Dr. Raymond Mooney: No, no, not since 1979. I mean, I guess sometimes I feel like I've been lucky. I gave this talk at the Natural Language Conference in Singapore last December about my career and things like that. And someone talked to me about this sort of issue. And I was like, no, I got excited about AI when I was in high school and I've never questioned it. And I think I've always realized that it's going to be an important thing that's going to change the world. And I've never questioned that despite all the ups and downs in the field. And I think there are a lot of people like me, right? I mean, there are a lot of people from my generation. I went to AAAI in Vancouver just a couple months ago, met people I first met 40 years ago at AAAI when I first came, right? And we've both we've all been in the field all that time, optimistic that the field was eventually going to really change the world.
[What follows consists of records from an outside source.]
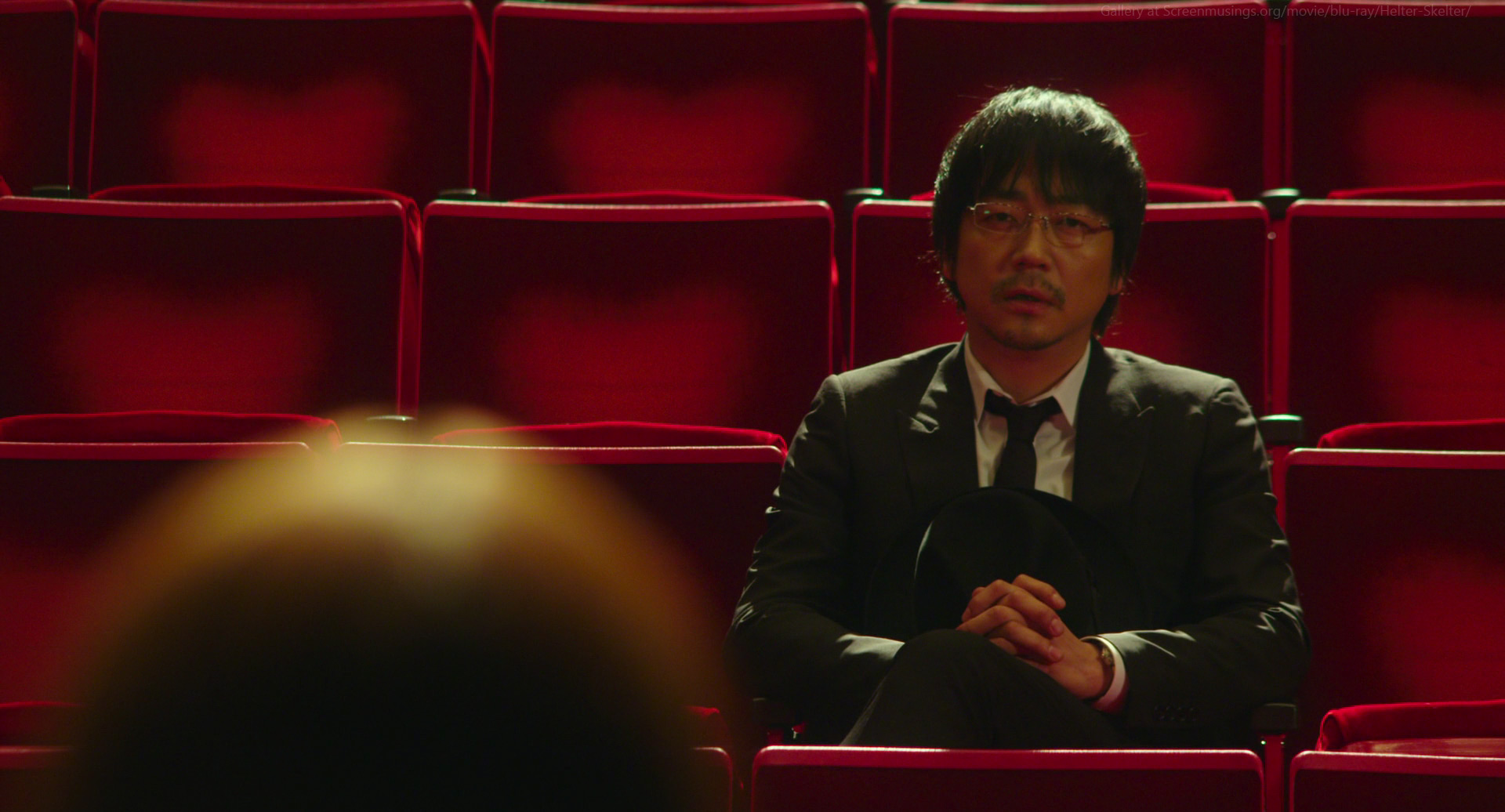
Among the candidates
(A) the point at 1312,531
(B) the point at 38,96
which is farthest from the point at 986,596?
(B) the point at 38,96

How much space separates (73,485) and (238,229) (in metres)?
0.11

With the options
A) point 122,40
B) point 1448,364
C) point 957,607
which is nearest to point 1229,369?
point 1448,364

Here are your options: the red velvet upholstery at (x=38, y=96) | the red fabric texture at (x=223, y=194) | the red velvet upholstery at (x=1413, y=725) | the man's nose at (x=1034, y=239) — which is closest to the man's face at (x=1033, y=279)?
the man's nose at (x=1034, y=239)

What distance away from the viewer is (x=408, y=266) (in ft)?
1.35

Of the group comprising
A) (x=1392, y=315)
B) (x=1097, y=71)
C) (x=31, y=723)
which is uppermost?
(x=1097, y=71)

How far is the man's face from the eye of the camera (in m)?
0.31

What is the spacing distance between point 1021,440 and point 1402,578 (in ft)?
0.31

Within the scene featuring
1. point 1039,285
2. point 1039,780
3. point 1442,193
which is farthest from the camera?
point 1442,193

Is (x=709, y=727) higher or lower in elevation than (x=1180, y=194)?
lower

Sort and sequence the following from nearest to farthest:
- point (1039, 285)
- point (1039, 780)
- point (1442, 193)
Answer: point (1039, 780) < point (1039, 285) < point (1442, 193)

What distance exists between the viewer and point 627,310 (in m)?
0.40

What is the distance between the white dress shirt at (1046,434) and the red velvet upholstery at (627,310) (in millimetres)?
82

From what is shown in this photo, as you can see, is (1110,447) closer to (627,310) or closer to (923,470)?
(923,470)

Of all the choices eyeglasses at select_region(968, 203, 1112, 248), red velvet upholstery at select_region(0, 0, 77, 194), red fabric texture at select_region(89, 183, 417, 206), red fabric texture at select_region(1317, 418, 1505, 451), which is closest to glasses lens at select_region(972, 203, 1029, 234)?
eyeglasses at select_region(968, 203, 1112, 248)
And, you know, now we're at a point where it really is seriously. You know, one that we didn't talk about is all the negative side effect. And we'd had some of our previous conversation about, you know, fake news, you know, you know, yeah, we didn't really get into all the negative, you know, possible negative impact, which I think is, you know, a serious interesting topic that, of course, a lot of people are talking about.
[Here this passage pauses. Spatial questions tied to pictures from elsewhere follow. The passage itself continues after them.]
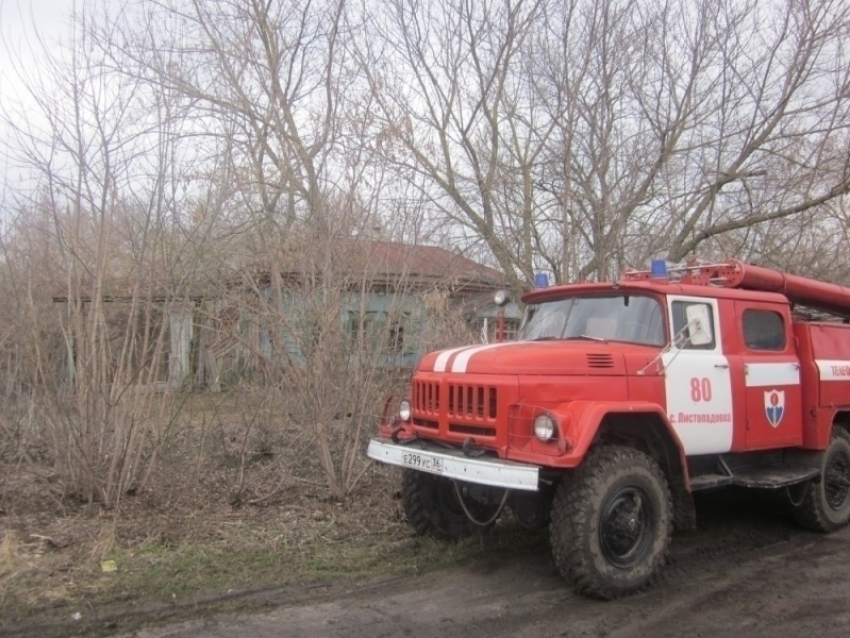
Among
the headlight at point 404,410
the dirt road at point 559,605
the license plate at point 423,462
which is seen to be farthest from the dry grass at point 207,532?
the headlight at point 404,410

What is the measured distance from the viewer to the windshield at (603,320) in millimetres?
6391

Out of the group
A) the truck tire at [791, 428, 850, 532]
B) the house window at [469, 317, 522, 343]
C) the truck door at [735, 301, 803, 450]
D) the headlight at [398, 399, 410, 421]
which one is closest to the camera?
the headlight at [398, 399, 410, 421]

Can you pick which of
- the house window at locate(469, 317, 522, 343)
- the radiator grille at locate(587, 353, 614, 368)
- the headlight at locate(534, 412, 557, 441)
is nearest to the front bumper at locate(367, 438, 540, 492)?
the headlight at locate(534, 412, 557, 441)

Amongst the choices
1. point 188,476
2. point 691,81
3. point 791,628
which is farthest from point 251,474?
point 691,81

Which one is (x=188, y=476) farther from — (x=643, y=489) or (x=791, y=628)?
(x=791, y=628)

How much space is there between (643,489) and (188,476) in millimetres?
4312

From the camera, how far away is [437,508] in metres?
6.78

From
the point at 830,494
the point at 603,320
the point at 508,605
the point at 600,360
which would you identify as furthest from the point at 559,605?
the point at 830,494

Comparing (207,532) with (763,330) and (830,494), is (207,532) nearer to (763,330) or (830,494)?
(763,330)

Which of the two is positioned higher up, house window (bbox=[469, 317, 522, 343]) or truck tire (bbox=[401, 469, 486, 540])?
house window (bbox=[469, 317, 522, 343])

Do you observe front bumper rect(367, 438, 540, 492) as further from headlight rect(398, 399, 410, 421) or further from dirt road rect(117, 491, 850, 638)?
Result: dirt road rect(117, 491, 850, 638)

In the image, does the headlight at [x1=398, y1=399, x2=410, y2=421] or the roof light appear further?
the roof light

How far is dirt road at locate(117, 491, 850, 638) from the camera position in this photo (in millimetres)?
4969

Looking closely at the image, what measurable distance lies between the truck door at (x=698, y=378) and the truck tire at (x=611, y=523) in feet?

Ron Green: What are the things that you're most concerned around? Is it principally disinformation or other areas?
Dr. Raymond Mooney: I mean, particularly given this election year, right? I think it's something we all have to be concerned about. It was bad enough the last couple of times, right? And now we have much more powerful AI technology that can create amazingly convincing, you know, fake news, you know, personalized to individual people. You know, that could really, you know, potentially have a really negative impact in our ability to identify whether this is, you know, automatically generated, large language model generated text or not, you know, is already a complicated problem. So I would say immediately, I think the misinformation generation and fake pictures and video and deep fakes and all this stuff, probably would be my number one concern for the near future. And we need better techniques for controlling that.
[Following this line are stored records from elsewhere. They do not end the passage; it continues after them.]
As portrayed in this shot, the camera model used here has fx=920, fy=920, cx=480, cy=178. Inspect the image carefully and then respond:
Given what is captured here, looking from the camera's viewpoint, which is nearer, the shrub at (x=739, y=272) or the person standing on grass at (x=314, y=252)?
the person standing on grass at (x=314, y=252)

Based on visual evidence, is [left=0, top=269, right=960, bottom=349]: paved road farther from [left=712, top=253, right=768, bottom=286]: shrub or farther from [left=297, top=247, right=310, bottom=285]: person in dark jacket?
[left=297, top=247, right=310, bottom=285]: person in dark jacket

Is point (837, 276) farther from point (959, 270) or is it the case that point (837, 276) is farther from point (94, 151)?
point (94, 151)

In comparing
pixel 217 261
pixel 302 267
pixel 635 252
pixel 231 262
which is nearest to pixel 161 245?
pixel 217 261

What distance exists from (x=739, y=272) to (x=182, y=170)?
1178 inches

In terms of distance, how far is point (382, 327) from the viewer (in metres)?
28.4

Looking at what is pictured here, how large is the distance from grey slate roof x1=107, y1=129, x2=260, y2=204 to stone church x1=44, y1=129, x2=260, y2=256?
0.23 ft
Ron Green: Ray, I've enjoyed this conversation so much. We like to wrap up and ask our guests if they could have AI automate anything in your daily life. Just make something in your daily life better. What would you go for?
Dr. Raymond Mooney: That's a good, good question. I guess, you know, just like you said, I get all these notices for all these papers, and there is technology out there that can do summarization and things of that sort. But it's, and I think some people have looked at like personalized summarization, where it's actually, you know, summarize a bunch of documents just for you, right, rather than just for a general audience. And so I think something like that, and again, I think maybe the challenge is getting close to the point to do it that instead of me just having to scan through all these things is I just got a nice summarize report is here's what's happened in AI, you know, today, that here's important for you, that I think you really would like to know about based on your interest and your expertise. And I think that one one thing could maybe make my life a little bit easier.
Ron Green: Yeah, I could go for that too. Well, Ray, thank you so much. This was an absolute pleasure and an honor.
Dr. Raymond Mooney: Okay, well, it was nice talking to you.